* ИСТОЧНИК
********************
Напротив, если в период ослабления или крушения авторитарного политического режима политизация этничности выходит на первый план, то трансформационные конфликты по поводу общих политических институтов могут вообще утратить самостоятельное значение. Тогда не только конфликт по поводу сегментарных преимуществ, но и сам вопрос о минимальной демократии начинает рассматриваться как «игра с нулевой суммой», победить в которой может только одна сторона[9].
В России в дополнение к этнокультурному сегментарному разделению, проявившемуся в переходный период, важным фактором стало политическое размежевание по территориальному принципу в ее «русской» части -- как между регионами, так и внутри регионов. Подобно политизации этничности, мобилизация внеэтнической региональной идентичности, задаваемой негативным образом -- через отношение к «Москве» (на журналистском языке «антимосковские настроения»), -- тоже ведет к сегментации политики. Политический и экономический курс центра проводился при непосредственном участии элитных групп наиболее модернизированных регионов и внутрирегиональных территорий. Такая линия не оставляла шансов на удержание власти акторам старого режима, где-то сумевшим уцелеть и сохранить контроль над «периферией» и «селом». Экономическая структура и способы реализации власти в этих «зонах» не вписывались в новые условия. Придумать и осуществить на деле столь «умный» федерализм, который позволял бы сочетать политическое господство элит капиталистических регионов с использованием советских перераспределительных практик в пользу «периферии», было, скорее всего, невозможно, да никто к этому и не стремился. В результате и эта субигра оценивалась ее участниками как «игра с нулевой суммой».
********************
[Извлечённые записи данных]
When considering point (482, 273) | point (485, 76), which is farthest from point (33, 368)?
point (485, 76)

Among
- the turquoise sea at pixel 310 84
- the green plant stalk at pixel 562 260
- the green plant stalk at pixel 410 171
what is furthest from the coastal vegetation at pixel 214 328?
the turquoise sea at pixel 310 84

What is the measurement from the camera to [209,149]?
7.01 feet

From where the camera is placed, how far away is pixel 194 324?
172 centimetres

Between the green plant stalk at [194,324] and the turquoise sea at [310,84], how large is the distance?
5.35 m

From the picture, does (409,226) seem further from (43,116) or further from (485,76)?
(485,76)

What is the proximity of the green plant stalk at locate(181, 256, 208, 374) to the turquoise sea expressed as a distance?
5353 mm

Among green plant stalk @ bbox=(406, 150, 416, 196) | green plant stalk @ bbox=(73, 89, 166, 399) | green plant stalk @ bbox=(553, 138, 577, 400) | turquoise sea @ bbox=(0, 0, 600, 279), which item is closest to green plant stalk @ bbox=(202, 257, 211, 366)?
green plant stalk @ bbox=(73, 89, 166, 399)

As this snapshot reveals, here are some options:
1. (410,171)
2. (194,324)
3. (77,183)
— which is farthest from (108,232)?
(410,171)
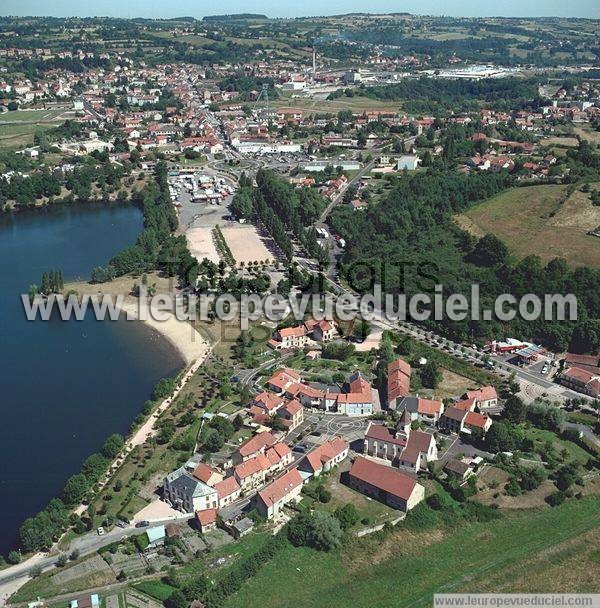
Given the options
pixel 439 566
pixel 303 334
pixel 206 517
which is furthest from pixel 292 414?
********************
* ЦЕЛЬ ЗАДАНИЯ A
Перепишите фрагмент текста о сегментации политики начиная со слов "Напротив, если в" и вплоть до слов "только одна сторона[9]." включительно, поменяв "крушения" на "распада".
* ЦЕЛЬ ЗАДАНИЯ B
Перечислите всё, что в тексте о сегментации политики рассматривается или оценивается как «игра с нулевой суммой».

* ОЖИДАЕМЫЙ ОТВЕТ A
Напротив, если в период ослабления или распада авторитарного политического режима политизация этничности выходит на первый план, то трансформационные конфликты по поводу общих политических институтов могут вообще утратить самостоятельное значение. Тогда не только конфликт по поводу сегментарных преимуществ, но и сам вопрос о минимальной демократии начинает рассматриваться как «игра с нулевой суммой», победить в которой может только одна сторона[9].

* ОЖИДАЕМЫЙ ОТВЕТ B
1. Конфликт по поводу сегментарных преимуществ.
2. Вопрос о минимальной демократии.
3. Субигра политического размежевания по территориальному принципу в «русской» части России.